● **WRITTEN PROBLEM**
Present the lines from the one containing "From the vantage" through the last of the items as a numbered list, leaving out any blank lines.

(Spatial reasoning dataset excerpts)
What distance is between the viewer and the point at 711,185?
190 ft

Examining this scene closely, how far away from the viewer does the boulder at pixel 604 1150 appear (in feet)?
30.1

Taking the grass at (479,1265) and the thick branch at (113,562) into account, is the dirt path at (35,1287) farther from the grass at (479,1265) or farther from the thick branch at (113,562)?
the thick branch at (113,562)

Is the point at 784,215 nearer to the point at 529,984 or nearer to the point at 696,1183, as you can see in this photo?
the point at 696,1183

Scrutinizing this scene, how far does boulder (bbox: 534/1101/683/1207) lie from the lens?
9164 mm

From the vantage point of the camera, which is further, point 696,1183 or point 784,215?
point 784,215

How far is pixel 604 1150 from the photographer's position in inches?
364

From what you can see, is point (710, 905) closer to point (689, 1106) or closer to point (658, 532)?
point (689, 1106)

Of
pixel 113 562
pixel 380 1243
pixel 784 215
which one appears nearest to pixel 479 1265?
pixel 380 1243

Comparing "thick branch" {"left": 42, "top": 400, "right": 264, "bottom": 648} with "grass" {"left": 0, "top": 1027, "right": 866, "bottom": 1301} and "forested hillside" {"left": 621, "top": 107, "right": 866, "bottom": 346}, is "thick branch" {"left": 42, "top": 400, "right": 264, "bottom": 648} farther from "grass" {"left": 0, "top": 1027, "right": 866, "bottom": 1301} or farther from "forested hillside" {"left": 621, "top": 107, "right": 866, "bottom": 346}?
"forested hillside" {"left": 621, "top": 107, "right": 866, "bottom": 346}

● **THE RESULT**
1. From the vantage point of the camera, which is further, point 696,1183 or point 784,215?
2. point 784,215
3. How far is pixel 604 1150 from the photographer's position in inches?
4. 364
5. From what you can see, is point (710, 905) closer to point (689, 1106) or closer to point (658, 532)?
6. point (689, 1106)
7. Of
8. pixel 113 562
9. pixel 380 1243
10. pixel 784 215
11. which one appears nearest to pixel 479 1265?
12. pixel 380 1243
13. Comparing "thick branch" {"left": 42, "top": 400, "right": 264, "bottom": 648} with "grass" {"left": 0, "top": 1027, "right": 866, "bottom": 1301} and "forested hillside" {"left": 621, "top": 107, "right": 866, "bottom": 346}, is "thick branch" {"left": 42, "top": 400, "right": 264, "bottom": 648} farther from "grass" {"left": 0, "top": 1027, "right": 866, "bottom": 1301} or farther from "forested hillside" {"left": 621, "top": 107, "right": 866, "bottom": 346}?
14. "forested hillside" {"left": 621, "top": 107, "right": 866, "bottom": 346}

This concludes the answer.